* begin GIVEN INFORMATION *
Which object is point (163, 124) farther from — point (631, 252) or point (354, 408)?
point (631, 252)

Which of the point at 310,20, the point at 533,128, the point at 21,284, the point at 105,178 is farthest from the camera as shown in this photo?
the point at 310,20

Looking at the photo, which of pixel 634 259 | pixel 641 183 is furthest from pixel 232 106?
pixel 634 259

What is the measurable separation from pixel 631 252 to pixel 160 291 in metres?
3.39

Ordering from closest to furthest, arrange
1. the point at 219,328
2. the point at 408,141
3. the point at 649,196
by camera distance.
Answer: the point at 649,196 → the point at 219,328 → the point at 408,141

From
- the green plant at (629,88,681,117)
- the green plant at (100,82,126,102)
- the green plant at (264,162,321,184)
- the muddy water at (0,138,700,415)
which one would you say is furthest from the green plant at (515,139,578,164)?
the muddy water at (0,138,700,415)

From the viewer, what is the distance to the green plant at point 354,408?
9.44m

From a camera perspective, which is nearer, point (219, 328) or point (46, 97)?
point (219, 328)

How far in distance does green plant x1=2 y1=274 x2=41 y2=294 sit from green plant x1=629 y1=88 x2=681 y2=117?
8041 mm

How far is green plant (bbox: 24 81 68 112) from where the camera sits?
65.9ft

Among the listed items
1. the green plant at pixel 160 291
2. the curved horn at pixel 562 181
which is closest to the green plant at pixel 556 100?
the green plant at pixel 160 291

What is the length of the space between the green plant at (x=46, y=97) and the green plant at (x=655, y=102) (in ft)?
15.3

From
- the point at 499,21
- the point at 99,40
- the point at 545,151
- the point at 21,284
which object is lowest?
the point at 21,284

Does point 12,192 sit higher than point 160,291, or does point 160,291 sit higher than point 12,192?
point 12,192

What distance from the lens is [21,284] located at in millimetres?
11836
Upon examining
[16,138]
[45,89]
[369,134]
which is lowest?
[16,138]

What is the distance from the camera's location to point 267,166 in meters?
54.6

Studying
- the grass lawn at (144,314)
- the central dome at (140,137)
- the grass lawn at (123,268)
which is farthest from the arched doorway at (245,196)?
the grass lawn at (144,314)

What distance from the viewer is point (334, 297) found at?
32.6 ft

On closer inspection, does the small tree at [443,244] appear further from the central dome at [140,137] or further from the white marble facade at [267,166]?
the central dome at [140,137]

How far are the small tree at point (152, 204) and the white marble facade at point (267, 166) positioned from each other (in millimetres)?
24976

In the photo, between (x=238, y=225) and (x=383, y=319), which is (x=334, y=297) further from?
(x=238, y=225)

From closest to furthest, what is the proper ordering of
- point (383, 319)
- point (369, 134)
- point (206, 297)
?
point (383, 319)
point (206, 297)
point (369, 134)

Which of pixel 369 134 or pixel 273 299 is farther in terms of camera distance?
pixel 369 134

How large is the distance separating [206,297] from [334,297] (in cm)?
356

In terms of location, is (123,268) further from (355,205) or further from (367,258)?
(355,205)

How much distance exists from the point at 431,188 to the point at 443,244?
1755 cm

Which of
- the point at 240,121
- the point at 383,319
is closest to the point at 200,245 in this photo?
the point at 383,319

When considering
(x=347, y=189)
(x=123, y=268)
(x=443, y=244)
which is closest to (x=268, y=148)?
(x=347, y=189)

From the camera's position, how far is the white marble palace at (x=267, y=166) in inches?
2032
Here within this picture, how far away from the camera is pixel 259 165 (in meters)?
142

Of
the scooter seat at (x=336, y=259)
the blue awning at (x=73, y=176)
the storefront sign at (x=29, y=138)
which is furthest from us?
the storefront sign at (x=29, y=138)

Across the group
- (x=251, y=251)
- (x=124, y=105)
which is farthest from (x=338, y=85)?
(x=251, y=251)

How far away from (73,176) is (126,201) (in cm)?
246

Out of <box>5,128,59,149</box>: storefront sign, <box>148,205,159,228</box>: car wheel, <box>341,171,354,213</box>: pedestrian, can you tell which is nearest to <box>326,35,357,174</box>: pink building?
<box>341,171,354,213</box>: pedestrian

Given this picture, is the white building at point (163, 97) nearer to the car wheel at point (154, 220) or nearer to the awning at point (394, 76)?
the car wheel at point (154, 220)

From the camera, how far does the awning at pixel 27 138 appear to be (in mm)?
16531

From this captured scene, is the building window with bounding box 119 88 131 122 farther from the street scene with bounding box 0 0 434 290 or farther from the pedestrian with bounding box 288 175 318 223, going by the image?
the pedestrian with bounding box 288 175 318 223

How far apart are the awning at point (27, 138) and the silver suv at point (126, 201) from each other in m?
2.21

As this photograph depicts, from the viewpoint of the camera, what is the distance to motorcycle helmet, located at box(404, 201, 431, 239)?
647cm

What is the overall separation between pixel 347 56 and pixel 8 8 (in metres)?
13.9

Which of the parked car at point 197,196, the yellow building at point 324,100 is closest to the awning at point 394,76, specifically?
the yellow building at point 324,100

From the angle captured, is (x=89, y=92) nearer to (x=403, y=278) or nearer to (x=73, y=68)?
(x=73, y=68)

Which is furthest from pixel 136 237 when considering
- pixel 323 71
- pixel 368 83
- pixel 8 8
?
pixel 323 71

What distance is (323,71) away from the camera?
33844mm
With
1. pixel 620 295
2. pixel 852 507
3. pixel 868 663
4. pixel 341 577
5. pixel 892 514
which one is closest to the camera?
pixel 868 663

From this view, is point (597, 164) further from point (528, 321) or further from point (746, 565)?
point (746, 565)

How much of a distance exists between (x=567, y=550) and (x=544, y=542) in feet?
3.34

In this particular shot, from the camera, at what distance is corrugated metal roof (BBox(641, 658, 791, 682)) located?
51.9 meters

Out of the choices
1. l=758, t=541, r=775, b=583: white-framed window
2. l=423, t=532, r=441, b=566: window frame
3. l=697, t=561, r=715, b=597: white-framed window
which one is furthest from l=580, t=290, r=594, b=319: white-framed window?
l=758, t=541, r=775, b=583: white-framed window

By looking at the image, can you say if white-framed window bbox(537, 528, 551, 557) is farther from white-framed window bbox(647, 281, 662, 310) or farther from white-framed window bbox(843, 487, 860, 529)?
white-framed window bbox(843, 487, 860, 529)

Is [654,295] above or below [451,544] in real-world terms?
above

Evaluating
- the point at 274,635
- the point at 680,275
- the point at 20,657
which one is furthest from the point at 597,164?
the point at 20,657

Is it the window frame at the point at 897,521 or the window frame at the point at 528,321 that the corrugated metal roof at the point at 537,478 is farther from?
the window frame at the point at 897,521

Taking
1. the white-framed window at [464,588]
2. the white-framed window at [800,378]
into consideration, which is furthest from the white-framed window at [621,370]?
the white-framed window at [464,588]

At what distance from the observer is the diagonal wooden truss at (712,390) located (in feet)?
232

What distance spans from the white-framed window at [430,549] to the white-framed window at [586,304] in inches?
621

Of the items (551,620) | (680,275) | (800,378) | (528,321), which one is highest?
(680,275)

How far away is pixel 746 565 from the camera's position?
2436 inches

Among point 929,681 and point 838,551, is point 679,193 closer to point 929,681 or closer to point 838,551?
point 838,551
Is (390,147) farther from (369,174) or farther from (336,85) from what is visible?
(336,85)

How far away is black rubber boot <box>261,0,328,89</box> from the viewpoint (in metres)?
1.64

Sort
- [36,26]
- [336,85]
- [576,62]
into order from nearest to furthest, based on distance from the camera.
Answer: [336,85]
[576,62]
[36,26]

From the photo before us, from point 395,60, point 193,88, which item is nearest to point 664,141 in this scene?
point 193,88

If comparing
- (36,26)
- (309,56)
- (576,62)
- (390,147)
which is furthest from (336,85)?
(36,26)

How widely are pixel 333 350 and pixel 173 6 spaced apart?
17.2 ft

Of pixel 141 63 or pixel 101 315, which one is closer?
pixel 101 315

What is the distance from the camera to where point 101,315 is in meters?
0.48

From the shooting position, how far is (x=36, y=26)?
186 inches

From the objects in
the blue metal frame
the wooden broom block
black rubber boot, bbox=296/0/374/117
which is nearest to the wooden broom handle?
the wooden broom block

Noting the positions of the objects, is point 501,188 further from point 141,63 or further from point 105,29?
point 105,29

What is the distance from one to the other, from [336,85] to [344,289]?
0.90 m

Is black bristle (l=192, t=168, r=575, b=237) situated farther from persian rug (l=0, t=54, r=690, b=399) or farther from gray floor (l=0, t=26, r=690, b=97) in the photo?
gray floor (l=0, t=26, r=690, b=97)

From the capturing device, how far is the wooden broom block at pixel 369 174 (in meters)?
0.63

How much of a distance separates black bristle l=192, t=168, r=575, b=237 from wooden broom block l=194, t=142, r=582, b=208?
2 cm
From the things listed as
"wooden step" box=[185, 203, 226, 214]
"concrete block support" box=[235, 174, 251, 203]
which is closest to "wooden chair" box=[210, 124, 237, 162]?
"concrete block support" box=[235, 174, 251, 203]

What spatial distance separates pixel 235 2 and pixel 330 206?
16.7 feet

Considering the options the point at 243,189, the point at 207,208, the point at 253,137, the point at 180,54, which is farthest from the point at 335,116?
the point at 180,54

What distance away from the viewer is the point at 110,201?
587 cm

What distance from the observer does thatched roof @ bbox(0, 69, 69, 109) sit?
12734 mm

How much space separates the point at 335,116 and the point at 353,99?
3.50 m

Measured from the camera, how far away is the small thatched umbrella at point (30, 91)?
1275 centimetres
* end GIVEN INFORMATION *
### BRIEF
Copy the records word for word, starting at the very beginning and ending at the line that contains "Answer: the point", with that line included.

### REPLY
Which object is point (163, 124) farther from — point (631, 252) or point (354, 408)?
point (631, 252)

Which of the point at 310,20, the point at 533,128, the point at 21,284, the point at 105,178 is farthest from the camera as shown in this photo?
the point at 310,20

Looking at the photo, which of pixel 634 259 | pixel 641 183 is furthest from pixel 232 106?
pixel 634 259

What is the measurable separation from pixel 631 252 to pixel 160 291 in metres?
3.39

Ordering from closest to furthest, arrange
1. the point at 219,328
2. the point at 408,141
3. the point at 649,196
by camera distance.
Answer: the point at 649,196 → the point at 219,328 → the point at 408,141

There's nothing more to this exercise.